Tuesday, October 11, 2011

The Gold Standard: Three Definitions

What exactly is the "gold standard?" This term refers to a system in which all forms of legal tender are based against a weight of gold. This type of monetary system uses a fixed price of gold as a comparison for currency and bank deposits. There are three different types of gold standard systems that have been used since the 18th century, which include gold specie standard, gold exchange standard and gold bullion standard. Each is slightly different and has played a different role in history.

1. The Gold Exchange Standard

With this monetary system, the less precious metal coins are used as the standard. These metals include silver. Those implementing the system have usually decided upon the exact exchange rate with any country using gold standard. Before 1900, any countries that were using silver standard began switching their currency units to the gold standard that was being used in the United States or the UK. Examples of countries that made this change include the Philippines, Japan and Mexico, who each valued their silver currency units as 50 cents per US dollar.

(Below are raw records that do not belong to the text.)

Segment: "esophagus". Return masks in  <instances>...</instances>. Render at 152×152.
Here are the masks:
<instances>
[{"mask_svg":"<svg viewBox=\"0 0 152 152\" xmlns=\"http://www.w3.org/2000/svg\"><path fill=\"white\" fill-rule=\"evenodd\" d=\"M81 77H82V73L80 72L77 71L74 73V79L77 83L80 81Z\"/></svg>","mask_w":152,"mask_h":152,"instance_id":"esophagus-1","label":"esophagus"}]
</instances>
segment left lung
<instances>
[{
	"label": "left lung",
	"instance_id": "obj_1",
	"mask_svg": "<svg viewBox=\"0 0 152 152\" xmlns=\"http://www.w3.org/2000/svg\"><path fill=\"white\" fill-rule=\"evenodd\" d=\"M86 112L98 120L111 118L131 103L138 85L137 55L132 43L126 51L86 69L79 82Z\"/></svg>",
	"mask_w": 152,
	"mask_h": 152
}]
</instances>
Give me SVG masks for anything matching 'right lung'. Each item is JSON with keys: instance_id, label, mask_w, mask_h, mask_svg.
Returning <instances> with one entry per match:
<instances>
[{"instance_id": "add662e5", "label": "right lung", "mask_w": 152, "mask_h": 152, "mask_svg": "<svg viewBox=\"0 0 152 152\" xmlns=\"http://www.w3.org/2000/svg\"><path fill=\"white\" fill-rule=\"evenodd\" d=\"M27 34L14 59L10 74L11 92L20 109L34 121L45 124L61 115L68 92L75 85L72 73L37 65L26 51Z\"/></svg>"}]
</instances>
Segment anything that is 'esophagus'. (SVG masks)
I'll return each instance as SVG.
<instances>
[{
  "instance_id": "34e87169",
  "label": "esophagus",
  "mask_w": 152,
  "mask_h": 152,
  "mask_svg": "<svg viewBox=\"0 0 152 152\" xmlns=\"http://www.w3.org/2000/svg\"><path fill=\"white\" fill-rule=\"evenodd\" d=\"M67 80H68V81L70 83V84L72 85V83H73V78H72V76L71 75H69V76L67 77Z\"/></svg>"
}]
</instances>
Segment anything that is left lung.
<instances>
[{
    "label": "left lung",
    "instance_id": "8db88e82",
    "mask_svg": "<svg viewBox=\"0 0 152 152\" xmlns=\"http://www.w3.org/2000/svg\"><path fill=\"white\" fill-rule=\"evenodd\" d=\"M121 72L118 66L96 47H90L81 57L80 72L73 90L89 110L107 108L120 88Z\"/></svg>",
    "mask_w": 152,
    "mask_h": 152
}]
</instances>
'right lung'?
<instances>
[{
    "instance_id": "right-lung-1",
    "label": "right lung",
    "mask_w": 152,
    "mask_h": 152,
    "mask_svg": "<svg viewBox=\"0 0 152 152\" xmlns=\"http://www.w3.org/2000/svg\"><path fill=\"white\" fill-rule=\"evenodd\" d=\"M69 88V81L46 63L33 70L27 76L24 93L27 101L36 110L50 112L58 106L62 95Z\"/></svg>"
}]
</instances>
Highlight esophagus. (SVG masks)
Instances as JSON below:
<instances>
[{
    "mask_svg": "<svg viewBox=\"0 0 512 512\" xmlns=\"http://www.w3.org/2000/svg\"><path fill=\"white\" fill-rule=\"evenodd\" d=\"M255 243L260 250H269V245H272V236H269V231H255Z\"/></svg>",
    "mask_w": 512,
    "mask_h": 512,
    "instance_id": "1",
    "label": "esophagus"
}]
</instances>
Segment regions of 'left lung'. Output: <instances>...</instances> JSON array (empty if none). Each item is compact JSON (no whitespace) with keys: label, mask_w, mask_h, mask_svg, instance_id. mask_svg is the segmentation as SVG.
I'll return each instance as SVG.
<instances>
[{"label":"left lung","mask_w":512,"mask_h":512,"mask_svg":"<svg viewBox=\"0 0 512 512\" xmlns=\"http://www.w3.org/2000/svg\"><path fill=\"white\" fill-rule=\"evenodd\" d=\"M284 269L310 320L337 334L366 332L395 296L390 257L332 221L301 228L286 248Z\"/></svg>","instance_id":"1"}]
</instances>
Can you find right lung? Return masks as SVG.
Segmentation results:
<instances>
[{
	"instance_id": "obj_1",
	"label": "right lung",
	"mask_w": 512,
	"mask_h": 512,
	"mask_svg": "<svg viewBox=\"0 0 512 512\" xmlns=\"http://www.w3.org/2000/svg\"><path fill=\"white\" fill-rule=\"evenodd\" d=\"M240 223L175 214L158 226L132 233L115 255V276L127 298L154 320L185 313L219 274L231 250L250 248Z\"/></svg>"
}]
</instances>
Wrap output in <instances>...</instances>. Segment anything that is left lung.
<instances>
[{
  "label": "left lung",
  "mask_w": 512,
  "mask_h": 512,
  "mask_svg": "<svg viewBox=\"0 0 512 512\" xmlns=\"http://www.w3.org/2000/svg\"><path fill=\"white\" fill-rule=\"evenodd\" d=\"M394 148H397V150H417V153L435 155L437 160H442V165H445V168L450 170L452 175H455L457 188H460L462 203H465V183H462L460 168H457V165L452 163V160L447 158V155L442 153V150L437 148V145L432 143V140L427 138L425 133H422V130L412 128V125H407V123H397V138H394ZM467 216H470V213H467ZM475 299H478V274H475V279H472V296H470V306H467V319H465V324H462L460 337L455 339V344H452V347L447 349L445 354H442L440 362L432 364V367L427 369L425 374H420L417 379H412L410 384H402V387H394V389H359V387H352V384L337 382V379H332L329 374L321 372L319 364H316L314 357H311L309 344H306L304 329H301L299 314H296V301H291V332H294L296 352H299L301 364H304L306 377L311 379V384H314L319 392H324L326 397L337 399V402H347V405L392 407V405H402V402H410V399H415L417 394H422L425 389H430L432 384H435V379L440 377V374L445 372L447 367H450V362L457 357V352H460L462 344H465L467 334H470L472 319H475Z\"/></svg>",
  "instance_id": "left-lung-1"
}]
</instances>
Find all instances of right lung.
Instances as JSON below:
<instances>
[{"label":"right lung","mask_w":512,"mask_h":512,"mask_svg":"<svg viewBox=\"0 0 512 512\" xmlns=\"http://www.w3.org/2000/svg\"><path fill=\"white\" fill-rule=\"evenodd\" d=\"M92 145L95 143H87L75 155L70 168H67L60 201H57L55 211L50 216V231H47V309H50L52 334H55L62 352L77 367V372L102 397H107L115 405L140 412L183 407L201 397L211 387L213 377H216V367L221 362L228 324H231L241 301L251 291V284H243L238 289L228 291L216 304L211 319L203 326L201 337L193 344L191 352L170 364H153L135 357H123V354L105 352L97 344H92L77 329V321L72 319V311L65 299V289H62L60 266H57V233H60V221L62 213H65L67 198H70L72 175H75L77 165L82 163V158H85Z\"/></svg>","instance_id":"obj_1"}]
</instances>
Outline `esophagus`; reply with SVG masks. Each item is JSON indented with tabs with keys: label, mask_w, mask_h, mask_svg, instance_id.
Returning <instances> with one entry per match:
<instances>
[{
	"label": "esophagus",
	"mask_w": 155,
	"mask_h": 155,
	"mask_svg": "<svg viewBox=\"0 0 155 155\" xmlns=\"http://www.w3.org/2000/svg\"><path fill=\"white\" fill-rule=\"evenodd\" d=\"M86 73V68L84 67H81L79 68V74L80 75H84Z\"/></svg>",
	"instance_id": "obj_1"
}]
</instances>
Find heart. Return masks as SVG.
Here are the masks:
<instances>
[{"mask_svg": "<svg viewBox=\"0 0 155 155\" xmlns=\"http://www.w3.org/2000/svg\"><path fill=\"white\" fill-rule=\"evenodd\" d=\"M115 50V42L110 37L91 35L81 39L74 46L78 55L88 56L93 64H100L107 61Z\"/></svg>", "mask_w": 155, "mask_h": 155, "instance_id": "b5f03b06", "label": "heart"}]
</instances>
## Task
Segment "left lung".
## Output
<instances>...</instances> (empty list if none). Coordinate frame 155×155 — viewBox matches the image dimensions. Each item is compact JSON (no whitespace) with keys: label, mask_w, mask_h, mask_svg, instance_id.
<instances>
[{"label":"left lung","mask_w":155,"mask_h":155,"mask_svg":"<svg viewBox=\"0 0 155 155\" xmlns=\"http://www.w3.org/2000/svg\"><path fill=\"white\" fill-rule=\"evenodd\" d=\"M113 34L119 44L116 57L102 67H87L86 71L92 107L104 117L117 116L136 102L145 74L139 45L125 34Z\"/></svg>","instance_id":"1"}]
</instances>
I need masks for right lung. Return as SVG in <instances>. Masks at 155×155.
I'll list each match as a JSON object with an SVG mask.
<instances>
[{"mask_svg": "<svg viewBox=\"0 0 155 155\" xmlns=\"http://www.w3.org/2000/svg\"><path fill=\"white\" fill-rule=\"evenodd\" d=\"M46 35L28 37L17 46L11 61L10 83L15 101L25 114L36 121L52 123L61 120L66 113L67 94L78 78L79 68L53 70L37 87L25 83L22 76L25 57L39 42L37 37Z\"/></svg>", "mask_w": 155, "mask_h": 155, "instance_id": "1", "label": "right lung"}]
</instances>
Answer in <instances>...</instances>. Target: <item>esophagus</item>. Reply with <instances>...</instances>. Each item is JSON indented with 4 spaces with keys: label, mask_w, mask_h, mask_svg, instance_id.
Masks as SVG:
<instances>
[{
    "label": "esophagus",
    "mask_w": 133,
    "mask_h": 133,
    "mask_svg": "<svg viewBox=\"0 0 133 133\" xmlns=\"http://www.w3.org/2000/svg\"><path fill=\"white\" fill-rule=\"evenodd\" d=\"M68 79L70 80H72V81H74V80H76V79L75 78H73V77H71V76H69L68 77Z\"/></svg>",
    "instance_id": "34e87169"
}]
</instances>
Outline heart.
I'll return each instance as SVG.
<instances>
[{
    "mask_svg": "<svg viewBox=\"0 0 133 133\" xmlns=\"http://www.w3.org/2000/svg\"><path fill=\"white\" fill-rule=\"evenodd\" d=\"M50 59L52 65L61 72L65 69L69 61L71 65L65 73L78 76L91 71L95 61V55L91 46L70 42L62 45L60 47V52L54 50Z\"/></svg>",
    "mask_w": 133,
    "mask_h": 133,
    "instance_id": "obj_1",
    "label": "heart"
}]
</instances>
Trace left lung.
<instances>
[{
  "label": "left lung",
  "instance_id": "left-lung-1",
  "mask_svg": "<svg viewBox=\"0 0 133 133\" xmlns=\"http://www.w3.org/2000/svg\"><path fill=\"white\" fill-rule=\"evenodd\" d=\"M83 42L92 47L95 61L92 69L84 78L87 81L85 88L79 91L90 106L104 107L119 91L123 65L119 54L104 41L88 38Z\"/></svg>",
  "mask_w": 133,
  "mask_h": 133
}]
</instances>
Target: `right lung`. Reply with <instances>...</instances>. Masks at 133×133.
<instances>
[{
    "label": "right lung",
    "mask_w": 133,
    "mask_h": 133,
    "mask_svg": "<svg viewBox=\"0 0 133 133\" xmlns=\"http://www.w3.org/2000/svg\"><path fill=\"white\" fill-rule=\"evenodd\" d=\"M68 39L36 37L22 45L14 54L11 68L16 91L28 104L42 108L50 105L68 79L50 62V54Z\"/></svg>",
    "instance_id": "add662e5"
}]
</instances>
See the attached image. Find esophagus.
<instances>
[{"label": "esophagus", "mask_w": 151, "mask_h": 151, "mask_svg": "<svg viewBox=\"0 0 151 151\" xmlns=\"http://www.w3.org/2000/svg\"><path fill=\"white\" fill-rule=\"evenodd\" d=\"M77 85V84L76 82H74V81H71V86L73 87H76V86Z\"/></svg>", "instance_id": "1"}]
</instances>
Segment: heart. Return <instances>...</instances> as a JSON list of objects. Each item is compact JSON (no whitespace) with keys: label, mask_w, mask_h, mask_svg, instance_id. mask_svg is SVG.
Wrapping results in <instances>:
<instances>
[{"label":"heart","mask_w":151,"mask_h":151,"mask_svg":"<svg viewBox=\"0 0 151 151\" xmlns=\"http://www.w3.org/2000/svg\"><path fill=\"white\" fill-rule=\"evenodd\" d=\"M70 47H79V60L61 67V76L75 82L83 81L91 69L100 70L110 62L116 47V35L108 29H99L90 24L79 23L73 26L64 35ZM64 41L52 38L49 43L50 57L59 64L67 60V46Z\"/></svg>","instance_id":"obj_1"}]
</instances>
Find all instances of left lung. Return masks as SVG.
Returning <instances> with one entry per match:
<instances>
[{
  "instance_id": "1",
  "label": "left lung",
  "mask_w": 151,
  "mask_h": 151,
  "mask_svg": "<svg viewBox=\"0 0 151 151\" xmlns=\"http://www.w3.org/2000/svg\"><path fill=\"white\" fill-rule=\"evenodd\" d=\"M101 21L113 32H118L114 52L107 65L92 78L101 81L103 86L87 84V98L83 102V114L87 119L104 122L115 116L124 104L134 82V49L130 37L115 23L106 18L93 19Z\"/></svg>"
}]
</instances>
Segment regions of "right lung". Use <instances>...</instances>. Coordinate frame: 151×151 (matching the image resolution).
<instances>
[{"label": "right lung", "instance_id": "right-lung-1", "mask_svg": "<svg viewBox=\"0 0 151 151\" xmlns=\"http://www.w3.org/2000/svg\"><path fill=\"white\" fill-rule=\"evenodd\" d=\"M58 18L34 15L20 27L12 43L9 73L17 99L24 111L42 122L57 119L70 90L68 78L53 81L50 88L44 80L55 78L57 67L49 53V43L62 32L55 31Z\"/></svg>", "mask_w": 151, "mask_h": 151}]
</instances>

2. The Gold Bullion Standard

The most common form of gold standard is the one based on the price of bullion that is based on worldwide demand. Since 1925, this method has been commonly used, as the British Parliament declared the gold specie standard to be void. Because of the large volume of bullion that was shipped out of the UK after that, this gold standard was ended as well. Countries that use gold standard are somewhat insulated against having governmental inflation of prices because of excesses in paper currency. When the exchange rates are fixed, then international trade is more certain and more fair.

3. The Gold Specie Standard

This type of gold standard is related to the actual gold coins circulating worldwide. Each monetary or currency unit is based on the actual denominational value of one denomination of gold coin. Gold coins that are made from other metals mixed with gold are also considered.

Since the medieval empires, the gold specie standard has been commonly used, though not always formally recognized. The British West Indies use this system in their modern currency based on the Spanish doubloon coin. In the United States, the gold specie standard was adopted in 1873, with the Gold Eagle coin as its unit.

Unfortunately, the gold standard can sometimes affect monetary systems and policies and make them less effective when any attempt to stabilize an economy is made due to recession or slowing of economical systems. When the amount of gold determines the amount of money in the world, then the gold standard can affect international economies adversely.